The lower extremity venous segments show different proportions of occlusion, partial recanalization, and total recanalization. The CV shows more rapid recanalization than proximal veins. The NIRS-derived HHbFI and HHbRI could be promising parameters as the overall venous function in the follow-up of acute DVT. These findings might be very helpful for physician in detecting patients who require much longer follow-up studies.
研究急性深静脉血栓形成(DVT)后静脉功能不全模式及小腿肌肉脱氧血红蛋白(HHb)水平变化。
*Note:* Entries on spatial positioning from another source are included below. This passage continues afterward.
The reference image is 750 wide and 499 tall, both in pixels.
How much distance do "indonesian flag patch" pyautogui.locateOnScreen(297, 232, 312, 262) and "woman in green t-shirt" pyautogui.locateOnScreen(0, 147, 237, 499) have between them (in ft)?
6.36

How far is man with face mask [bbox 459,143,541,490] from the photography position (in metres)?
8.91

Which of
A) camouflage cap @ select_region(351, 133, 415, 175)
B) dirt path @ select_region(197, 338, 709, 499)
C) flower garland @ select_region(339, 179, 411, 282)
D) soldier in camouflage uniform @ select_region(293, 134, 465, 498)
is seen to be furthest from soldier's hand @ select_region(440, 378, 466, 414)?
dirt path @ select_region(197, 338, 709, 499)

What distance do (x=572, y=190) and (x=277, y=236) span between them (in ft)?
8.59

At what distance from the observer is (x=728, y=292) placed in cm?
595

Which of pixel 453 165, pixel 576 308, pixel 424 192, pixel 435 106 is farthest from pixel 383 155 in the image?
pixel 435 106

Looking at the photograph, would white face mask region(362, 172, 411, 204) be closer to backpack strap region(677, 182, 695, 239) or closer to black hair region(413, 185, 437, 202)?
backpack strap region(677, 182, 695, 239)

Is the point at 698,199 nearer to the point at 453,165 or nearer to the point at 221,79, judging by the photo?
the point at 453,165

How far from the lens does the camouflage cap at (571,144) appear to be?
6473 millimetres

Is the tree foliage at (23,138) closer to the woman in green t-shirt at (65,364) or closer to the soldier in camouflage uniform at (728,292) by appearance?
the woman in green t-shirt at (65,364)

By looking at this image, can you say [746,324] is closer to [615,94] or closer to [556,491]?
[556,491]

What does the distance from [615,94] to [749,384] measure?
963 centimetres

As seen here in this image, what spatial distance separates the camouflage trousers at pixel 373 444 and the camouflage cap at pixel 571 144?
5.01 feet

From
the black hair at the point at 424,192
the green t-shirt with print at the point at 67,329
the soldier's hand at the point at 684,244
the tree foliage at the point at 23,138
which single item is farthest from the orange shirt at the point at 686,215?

对78条肢体共156个解剖节段的急性DVT患者,在1、3、6和12个月时采用双功超声扫描和近红外光谱(NIRS)进行评估。检查静脉节段是否闭塞、部分再通和完全再通,并记录静脉反流情况。用NIRS测量小腿肌肉HHb水平。站立时计算小腿静脉血充盈指数(HHbFI),运动后获得小腿静脉射血指数(HHbEI)和静脉潴留指数(HHbRI)。
研究的节段包括股总静脉(CFV;38个节段)、股静脉(FV;37个)、腘静脉(POPV;44个)和小腿静脉(CV;37个)。1年后,67%的节段血栓完全溶解,27%仍部分再通,6%闭塞。1年后FV节段静脉闭塞最常见(24%)。相反,每次检查时CV节段再通速度均快于近端静脉(P<0.01)。静脉反流以POPV节段最常见(55%),其次是FV节段(19%),CV节段未发现反流。1年后,POPV反流患者的HHbFI显著高于血栓溶解患者(分别为0.19±0.14、0.11±0.05微摩尔/秒,P = 0.009)。同样,两组间HHbRI也有显著差异(分别为3.08±1.91、1.42±1.56,P = 0.002)。FV闭塞患者的HHbRI值显著高于完全溶解患者(分别为2.59±1.50、1.42±1.56,P = 0.011)。
下肢静脉节段闭塞、部分再通和完全再通的比例不同。CV节段再通速度快于近端静脉。NIRS衍生的HHbFI和HHbRI有望作为急性DVT随访中总体静脉功能的参数。这些发现可能对医生识别需要更长随访时间的患者非常有帮助。